No wind again - or so we thought! The next day, we left our anchorage after a very peaceful night and motored around the island towards Donousa, another small island and 20 miles from anywhere else. As we went between the islands the sea picked up and we slowed down and then the wind picked up, but it was on the nose and soon we were down to only 3 knots. Again, we were totally unprepared and so we turned off and went behind one of the islands to prepare Freya and get the sails up. We had a very lively close hauled sail all the way to our destination at a more respectable speed. Unfortunately Donousa wasn't as we'd imagined - the bay wasn't as big as we thought and there were already 2 boats in it meaning we had to anchor further out. It wasn't as pretty, the village was a long walk up and down a very steep hill and worse of all, there was a big swell working its way in meaning we had a very rolly night. We were up very early and on our way to Patmos the next morning.
This time we did motor the whole 6 hours with a little assistance from the Genoa. We moored on the quay in the port of Skala. Patmos is in the Dodecanese rather than the Cyclades and has a different feel. Skala isn't as old and quaint with the narrow streets etc but it has a nice feel and lots of nice shops and tavernas. We celebrated my birthday there. The day started with tea and pressies followed by breakfast out. Then we took the bus to Chora which was pretty with white houses in narrow streets (another!) and had views over the island. Stunning. In the centre is the huge monastery of St John which dates from 1080 and still had the original papal document creating it in its museum. The monastery was so pretty with lots of passages and stairs and flowers everywhere. The chapel had amazing frescos. We don't go to many monasteries anymore but this one was special. The reason it is on Patmos is because John the Divine sat in a cave below it and God supposedly told him about the Apocalypse which became the book of Revelations in the Bible. We walked back to Skala to visit the cave on the way.

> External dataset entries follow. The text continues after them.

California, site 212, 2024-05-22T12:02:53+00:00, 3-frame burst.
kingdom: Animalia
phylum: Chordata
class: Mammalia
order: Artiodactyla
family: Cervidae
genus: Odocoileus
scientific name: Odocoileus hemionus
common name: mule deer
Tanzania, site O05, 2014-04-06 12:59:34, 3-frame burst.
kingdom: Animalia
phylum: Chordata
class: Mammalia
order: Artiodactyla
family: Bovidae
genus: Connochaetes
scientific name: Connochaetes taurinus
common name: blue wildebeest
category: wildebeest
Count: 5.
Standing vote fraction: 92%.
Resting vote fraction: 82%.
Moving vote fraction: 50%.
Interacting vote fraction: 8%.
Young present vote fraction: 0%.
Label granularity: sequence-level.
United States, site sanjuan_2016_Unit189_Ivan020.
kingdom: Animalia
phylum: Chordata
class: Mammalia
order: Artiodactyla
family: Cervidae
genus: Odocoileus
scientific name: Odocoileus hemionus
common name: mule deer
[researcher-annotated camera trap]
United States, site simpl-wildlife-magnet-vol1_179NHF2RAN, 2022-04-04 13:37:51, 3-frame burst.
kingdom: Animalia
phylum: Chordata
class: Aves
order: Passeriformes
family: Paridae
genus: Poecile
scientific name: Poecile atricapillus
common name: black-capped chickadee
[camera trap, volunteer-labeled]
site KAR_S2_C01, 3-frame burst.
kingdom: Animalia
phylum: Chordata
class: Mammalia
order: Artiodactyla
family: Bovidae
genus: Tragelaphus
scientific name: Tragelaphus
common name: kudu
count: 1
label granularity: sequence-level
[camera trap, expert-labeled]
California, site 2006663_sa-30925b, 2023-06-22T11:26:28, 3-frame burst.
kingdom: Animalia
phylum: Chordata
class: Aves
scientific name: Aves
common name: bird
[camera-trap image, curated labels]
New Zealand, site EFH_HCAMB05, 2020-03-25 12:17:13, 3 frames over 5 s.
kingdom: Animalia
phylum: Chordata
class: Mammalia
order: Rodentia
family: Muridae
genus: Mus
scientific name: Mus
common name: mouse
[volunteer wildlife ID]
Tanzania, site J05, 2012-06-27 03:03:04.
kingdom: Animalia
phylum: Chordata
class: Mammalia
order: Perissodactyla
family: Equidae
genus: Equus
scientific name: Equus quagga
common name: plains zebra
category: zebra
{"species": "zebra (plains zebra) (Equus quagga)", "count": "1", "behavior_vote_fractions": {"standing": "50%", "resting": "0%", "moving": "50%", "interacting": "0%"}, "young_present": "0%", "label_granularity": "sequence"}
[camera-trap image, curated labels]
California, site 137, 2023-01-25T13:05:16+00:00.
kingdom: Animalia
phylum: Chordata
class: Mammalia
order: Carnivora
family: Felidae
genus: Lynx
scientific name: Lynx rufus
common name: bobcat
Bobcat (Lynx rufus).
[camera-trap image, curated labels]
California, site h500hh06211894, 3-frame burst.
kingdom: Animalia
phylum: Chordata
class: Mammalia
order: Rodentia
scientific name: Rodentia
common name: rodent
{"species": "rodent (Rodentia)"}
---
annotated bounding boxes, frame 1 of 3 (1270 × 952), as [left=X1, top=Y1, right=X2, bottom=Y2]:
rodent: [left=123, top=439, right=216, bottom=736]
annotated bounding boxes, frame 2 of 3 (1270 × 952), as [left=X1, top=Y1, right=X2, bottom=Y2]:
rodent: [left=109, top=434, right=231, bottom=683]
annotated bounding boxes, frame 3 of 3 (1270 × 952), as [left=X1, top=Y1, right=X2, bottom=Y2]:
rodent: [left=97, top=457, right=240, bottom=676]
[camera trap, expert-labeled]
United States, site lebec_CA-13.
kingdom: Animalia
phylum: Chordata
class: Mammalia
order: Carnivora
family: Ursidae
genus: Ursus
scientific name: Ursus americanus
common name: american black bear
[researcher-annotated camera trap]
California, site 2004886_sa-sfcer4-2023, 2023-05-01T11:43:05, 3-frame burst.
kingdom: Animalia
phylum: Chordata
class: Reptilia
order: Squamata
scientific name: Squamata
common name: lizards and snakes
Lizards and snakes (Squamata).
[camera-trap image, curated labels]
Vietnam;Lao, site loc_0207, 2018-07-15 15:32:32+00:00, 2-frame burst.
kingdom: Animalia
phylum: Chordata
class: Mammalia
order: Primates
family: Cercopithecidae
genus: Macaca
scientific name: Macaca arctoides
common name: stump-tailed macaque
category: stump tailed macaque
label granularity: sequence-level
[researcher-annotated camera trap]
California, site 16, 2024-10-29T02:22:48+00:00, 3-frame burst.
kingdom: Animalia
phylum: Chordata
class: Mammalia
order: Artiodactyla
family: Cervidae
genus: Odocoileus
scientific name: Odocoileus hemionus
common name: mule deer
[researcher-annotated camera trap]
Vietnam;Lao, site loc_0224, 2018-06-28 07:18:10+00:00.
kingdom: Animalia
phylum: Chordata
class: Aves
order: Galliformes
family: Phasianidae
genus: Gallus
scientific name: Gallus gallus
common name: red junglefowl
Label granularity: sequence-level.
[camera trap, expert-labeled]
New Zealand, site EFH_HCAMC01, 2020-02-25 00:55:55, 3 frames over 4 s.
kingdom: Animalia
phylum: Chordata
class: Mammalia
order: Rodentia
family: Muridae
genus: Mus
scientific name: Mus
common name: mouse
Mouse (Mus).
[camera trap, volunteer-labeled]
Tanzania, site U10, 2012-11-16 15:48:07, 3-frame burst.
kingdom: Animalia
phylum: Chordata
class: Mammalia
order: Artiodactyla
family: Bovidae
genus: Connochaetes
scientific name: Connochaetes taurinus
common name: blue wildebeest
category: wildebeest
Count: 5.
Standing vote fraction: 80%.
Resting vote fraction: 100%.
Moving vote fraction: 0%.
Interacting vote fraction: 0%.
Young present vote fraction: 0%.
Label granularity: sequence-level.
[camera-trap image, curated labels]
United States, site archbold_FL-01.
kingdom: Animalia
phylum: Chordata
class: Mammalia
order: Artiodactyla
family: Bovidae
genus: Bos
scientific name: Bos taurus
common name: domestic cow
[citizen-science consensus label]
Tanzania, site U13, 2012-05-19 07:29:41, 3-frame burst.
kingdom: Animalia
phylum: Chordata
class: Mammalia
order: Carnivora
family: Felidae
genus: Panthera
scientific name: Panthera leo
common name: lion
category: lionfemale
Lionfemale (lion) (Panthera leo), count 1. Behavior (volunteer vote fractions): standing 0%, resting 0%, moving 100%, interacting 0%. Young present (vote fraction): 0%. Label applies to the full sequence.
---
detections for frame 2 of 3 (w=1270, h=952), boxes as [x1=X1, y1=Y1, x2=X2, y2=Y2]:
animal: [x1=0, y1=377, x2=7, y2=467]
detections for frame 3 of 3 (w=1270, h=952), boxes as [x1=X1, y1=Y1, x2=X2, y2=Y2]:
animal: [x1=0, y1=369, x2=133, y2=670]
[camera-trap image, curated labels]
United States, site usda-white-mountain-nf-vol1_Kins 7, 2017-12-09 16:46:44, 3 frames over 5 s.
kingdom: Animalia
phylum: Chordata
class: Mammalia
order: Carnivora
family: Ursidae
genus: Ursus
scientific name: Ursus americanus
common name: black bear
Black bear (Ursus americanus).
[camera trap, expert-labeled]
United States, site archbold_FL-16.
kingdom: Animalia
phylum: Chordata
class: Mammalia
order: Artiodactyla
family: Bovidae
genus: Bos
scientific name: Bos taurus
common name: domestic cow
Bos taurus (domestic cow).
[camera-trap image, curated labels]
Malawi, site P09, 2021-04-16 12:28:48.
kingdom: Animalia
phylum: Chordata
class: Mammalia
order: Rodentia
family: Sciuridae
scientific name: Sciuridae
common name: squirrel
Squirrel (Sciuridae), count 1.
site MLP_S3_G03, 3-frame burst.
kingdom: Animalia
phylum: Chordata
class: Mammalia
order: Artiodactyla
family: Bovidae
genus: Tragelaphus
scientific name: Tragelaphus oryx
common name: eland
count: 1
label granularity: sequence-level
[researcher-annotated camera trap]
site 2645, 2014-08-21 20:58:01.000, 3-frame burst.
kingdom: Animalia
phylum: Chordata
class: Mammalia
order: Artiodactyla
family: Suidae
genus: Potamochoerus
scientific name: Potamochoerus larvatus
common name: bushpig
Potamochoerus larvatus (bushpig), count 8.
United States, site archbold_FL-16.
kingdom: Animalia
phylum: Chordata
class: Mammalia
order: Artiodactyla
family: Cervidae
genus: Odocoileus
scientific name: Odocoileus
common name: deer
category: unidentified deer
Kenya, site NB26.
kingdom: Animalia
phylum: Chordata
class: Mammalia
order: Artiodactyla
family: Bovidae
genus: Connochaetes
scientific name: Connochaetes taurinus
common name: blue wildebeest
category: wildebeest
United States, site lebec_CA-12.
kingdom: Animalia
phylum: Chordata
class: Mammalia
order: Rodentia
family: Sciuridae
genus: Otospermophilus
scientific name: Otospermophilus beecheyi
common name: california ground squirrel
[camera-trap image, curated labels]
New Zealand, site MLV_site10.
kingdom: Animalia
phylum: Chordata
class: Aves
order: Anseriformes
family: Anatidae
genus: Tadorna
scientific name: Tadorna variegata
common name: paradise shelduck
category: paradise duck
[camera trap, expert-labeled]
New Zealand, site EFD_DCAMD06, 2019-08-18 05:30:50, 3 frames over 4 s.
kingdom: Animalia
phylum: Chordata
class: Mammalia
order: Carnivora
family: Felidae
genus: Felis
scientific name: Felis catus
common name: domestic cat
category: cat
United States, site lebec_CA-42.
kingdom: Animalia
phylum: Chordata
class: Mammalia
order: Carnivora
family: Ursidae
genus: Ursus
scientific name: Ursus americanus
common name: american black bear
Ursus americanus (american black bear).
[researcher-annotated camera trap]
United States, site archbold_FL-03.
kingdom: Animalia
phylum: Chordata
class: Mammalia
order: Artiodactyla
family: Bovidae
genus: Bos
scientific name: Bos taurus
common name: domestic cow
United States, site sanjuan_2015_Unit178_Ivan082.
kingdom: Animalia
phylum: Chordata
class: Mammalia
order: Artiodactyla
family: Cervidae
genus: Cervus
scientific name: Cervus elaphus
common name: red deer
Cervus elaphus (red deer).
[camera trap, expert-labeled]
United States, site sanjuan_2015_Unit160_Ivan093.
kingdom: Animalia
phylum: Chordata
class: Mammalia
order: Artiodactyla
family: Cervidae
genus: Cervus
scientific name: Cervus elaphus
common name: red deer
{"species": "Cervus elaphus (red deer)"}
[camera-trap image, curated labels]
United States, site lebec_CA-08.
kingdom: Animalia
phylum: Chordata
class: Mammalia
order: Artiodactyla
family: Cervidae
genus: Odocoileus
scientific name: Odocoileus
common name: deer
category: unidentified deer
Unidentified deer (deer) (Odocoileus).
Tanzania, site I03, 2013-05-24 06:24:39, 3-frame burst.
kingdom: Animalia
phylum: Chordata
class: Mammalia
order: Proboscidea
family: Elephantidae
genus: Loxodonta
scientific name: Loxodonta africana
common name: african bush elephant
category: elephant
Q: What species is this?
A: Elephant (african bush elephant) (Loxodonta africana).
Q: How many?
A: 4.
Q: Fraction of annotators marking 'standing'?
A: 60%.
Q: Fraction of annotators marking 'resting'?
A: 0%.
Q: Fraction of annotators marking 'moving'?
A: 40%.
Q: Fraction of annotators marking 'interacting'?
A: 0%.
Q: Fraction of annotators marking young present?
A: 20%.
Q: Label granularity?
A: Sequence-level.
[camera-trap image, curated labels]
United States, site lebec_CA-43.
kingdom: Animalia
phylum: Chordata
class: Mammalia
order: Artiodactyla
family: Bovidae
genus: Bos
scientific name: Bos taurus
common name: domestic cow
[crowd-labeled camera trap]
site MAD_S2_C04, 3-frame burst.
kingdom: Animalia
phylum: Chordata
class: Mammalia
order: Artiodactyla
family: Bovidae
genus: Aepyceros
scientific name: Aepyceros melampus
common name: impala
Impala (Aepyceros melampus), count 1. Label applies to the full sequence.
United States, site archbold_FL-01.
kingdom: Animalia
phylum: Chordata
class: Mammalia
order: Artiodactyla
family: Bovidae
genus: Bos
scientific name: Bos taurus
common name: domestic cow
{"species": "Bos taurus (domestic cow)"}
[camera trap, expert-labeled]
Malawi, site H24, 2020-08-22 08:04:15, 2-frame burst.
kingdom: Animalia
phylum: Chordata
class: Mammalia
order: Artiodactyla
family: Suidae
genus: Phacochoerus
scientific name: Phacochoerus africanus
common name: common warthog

So much history in these parts. Back in Skala we had an ice cream and later I had a pedicure and manicure, well it was my birthday, followed by a lovely dinner in a taverna by the sea.
Patmos is a really hickledy pickledy shape and so there are lots of lovely sheltered anchorages to enjoy - it would be a pity not to and so in the morning we moved a few miles to Grikou. It was a bit deep but we found a corner that suited us and had a peaceful afternoon and evening until there was a knock on the boat...... We were told the water tanker would arrive in the morning at 7.00 and needed our spot. Oh well an early morning, and sure enough, when we got up at 6.30 for our passage to Samos, there he was waiting.